→ Excerpt to read
● ● ● ● ●

You can start a real, listenable internet radio station for $0/month. We know because that’s the permanent free tier we’ve offered on Caster.fm since we launched in 2010 — 400 simultaneous listener slots, 96 Kbps, MP3 and Opus, on Icecast 2.5, with a full branded radio website built in. No credit card. No countdown. No forced upgrade.
If your station grows past 400 simultaneous listeners, the math changes — but it stays predictable. Caster.fm’s Cloud Plus is $34/mo for 1,000 listeners at 128 Kbps; Pro starts at $80/mo with unlimited listeners as promoted, Smart AutoDJ, HLS adaptive streaming, branded mobile apps, and much more.
Below is the honest cost breakdown — what you actually pay to launch, what’s optional, what’s a real ongoing cost, and how stations make their money back.
The two cost buckets
- Hosting costs — the monthly fee to run your stream and your radio website.
- Equipment costs — the one-time hardware and software you buy.
This guide covers both. It also answers the questions broadcasters ask most: how do stations make money, and are they actually profitable?
Hosting costs: what does an internet radio station cost per month?
$0/month — permanent free tier
Our free plan gives you:
- A live Icecast 2.5 stream with up to 400 simultaneous listeners
- Up to 96 Kbps audio, MP3 and Opus codecs
- HTTPS-supported streaming
- A built-in branded radio website with player
It’s a permanent plan, not a trial. Among managed SaaS radio hosts, that’s genuinely uncommon — most charge from day one or run a 14-day countdown. We treat it as a permanent home for community radio, religious ministries, school broadcasters, and small niche stations.

● ● ● ● ●

→ List of tasks
1. Repeat the passage of the internet radio cost guide between "The two cost" and "small niche stations.", inclusive.
2. Please carry on the internet radio cost guide from its last sentence.

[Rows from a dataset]
● ● ● ● ●

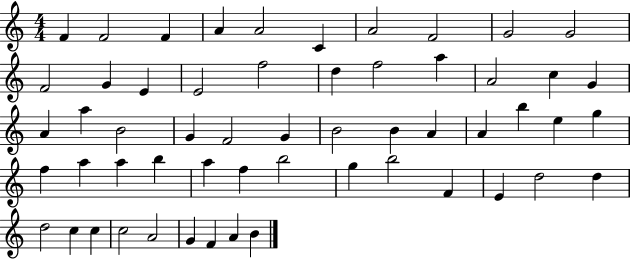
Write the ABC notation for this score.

X:1
T:Untitled
M:4/4
L:1/4
K:C
F F2 F A A2 C A2 F2 G2 G2 F2 G E E2 f2 d f2 a A2 c G A a B2 G F2 G B2 B A A b e g f a a b a f b2 g b2 F E d2 d d2 c c c2 A2 G F A B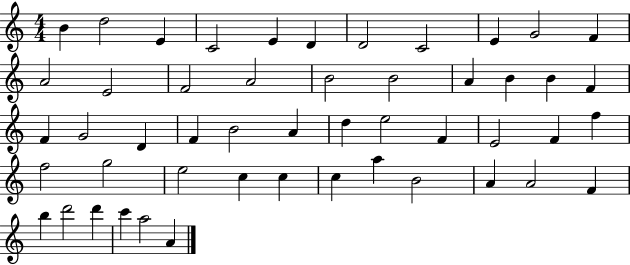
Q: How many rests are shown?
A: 0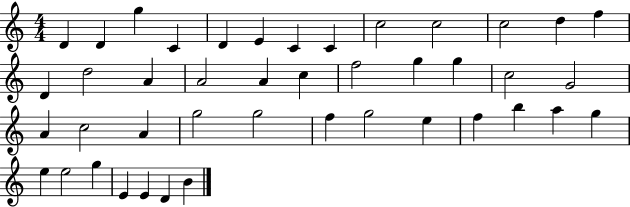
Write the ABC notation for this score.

X:1
T:Untitled
M:4/4
L:1/4
K:C
D D g C D E C C c2 c2 c2 d f D d2 A A2 A c f2 g g c2 G2 A c2 A g2 g2 f g2 e f b a g e e2 g E E D B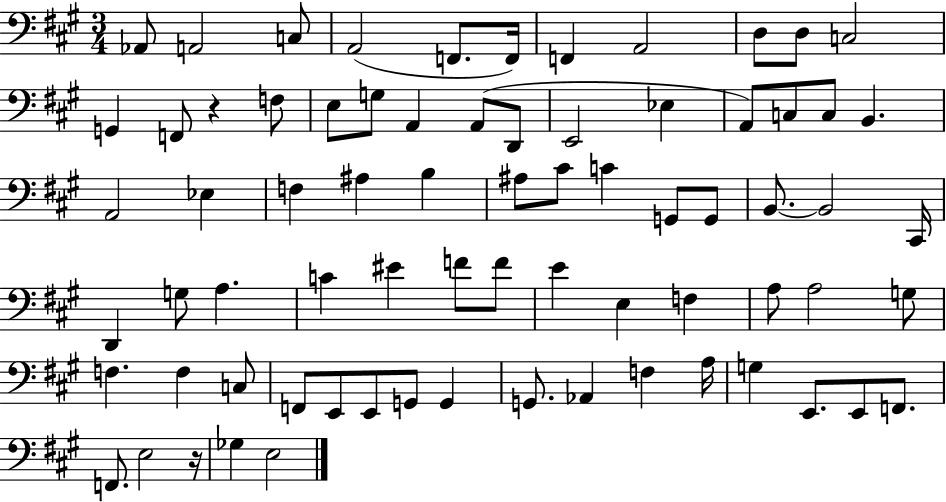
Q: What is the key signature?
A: A major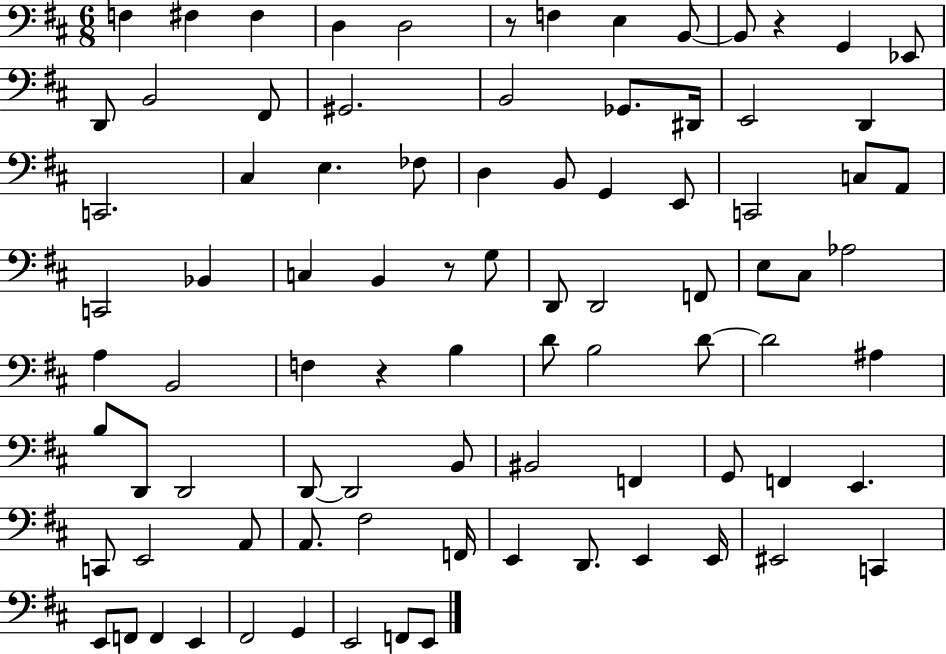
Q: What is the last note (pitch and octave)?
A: E2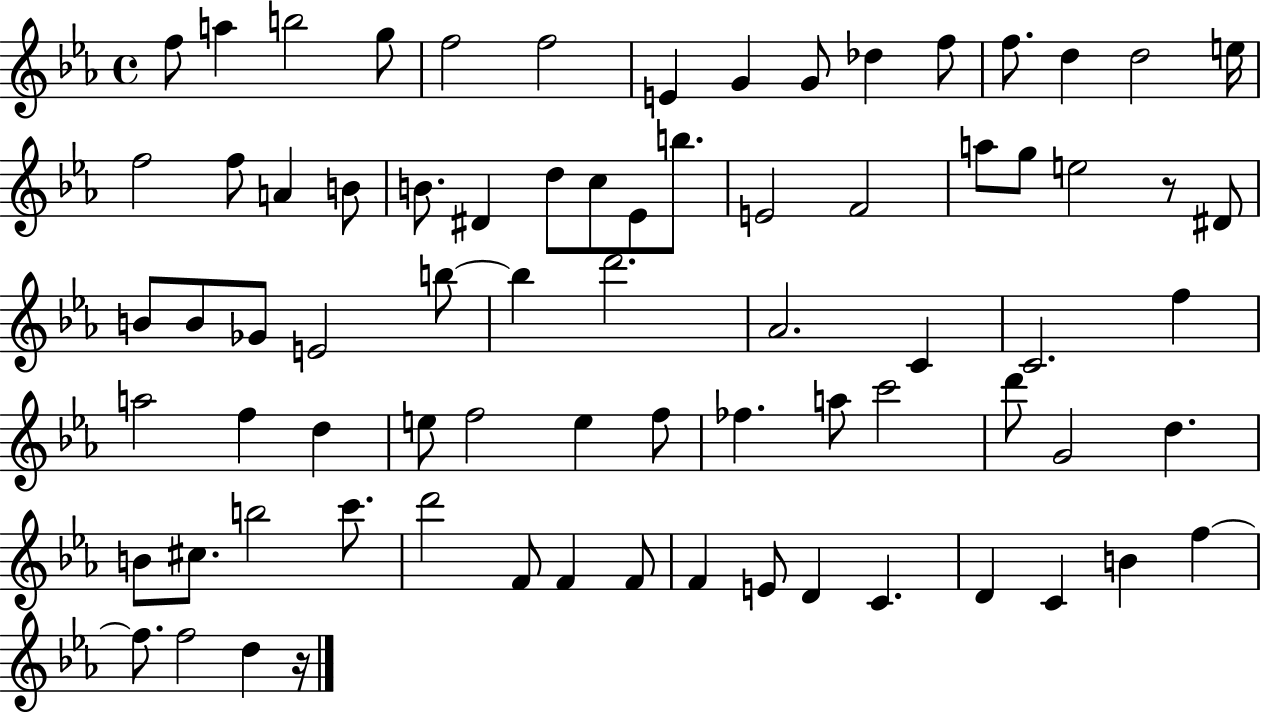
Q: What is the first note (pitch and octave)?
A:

● ● ● ● ●

→ Answers provided
1.
The two cost buckets
- Hosting costs — the monthly fee to run your stream and your radio website.
- Equipment costs — the one-time hardware and software you buy.
This guide covers both. It also answers the questions broadcasters ask most: how do stations make money, and are they actually profitable?
Hosting costs: what does an internet radio station cost per month?
$0/month — permanent free tier
Our free plan gives you:
- A live Icecast 2.5 stream with up to 400 simultaneous listeners
- Up to 96 Kbps audio, MP3 and Opus codecs
- HTTPS-supported streaming
- A built-in branded radio website with player
It’s a permanent plan, not a trial. Among managed SaaS radio hosts, that’s genuinely uncommon — most charge from day one or run a 14-day countdown. We treat it as a permanent home for community radio, religious ministries, school broadcasters, and small niche stations.

2.
$34/month — Cloud Plus (mid-tier)
Cloud Plus adds:
- 1,000 simultaneous listener slots
- Up to 128 Kbps audio
- Real-time features and the full branded radio website CMS
From $80/month — Pro (professional tier)
Pro is built for professional and commercial operations. Pricing scales by package size (m / l / xl) and bitrate (96 / 128 / 192 / 256 / 320 Kbps), from $80/mo up to $550/mo at the top end. Pro includes:
- Unlimited listeners (as promoted)
- Icecast 2.4 with HLS adaptive streaming for mobile and constrained-network listeners
- Premium codec set: MP3, AAC+, OGG, FLAC, Opus
- Smart AutoDJ with full scheduling and automation
- Branded mobile apps (iOS + Android)
- Alexa skill
- Web DJ — a browser-based broadcaster, no software install required
- Podcasting
- Real-time listener analytics
- The built-in radio website CMS
Why the no-oversell policy matters at every price point
A note worth $0 worth of money and a lot of audio uptime: we cap station density per server below theoretical capacity. Many hosts pack hundreds of stations onto underpowered nodes, because the margin from servers they don’t buy is real. The cost shows up as degraded streams during peak hours — and you only notice it during the part of the show that mattered most.
We rack in a Manhattan, New York facility on Tier-1 IP transit with redundant uplinks, on enterprise SSDs and high-core-count CPUs. We pay for headroom. That’s the operational discipline behind every tier — including the free one.
Equipment costs: what hardware and software do you need?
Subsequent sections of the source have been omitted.